◆ Problem to work on
Can you duplicate the lines from the one with "Presented in this" to the one with "How far does", keeping every character the same?

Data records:
________________
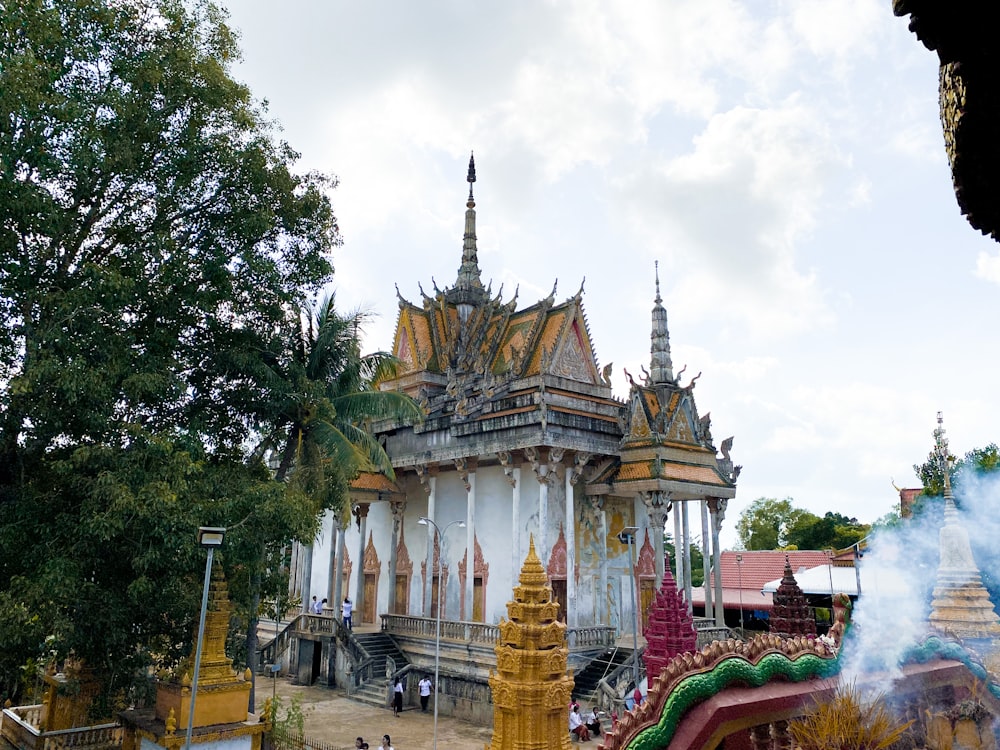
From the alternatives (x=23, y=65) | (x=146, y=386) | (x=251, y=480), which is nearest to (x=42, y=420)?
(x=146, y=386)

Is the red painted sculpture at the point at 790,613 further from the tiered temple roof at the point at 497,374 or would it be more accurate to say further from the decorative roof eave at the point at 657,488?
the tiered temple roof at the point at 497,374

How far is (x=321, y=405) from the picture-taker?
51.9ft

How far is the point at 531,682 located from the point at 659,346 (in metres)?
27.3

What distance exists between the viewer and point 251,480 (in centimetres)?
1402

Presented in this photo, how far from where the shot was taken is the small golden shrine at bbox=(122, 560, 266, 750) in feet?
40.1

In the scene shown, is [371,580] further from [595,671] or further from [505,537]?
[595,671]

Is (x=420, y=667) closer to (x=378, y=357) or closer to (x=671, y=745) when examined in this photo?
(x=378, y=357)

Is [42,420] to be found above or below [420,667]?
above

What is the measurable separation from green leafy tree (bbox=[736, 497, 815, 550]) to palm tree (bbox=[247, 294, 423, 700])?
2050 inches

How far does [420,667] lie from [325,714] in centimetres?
________________
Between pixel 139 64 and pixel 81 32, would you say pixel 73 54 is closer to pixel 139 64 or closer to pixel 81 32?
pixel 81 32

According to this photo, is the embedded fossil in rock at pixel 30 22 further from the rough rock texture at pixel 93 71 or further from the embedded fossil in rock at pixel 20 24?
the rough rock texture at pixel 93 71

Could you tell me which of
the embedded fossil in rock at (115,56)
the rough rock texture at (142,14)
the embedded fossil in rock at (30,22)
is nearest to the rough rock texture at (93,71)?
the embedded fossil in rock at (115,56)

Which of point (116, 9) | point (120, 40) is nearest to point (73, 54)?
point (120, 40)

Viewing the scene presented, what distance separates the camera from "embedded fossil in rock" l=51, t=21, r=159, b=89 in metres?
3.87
________________
◆ Output for this exercise
Presented in this photo, how far from where the shot was taken is the small golden shrine at bbox=(122, 560, 266, 750) in feet?
40.1

In the scene shown, is [371,580] further from [595,671] or further from [505,537]?
[595,671]

Is (x=420, y=667) closer to (x=378, y=357) or closer to (x=671, y=745) when examined in this photo?
(x=378, y=357)

Is [42,420] to be found above or below [420,667]?
above

What is the measurable separation from green leafy tree (bbox=[736, 497, 815, 550]) to palm tree (bbox=[247, 294, 423, 700])?
2050 inches

How far does [420,667] lie from [325,714] in centimetres?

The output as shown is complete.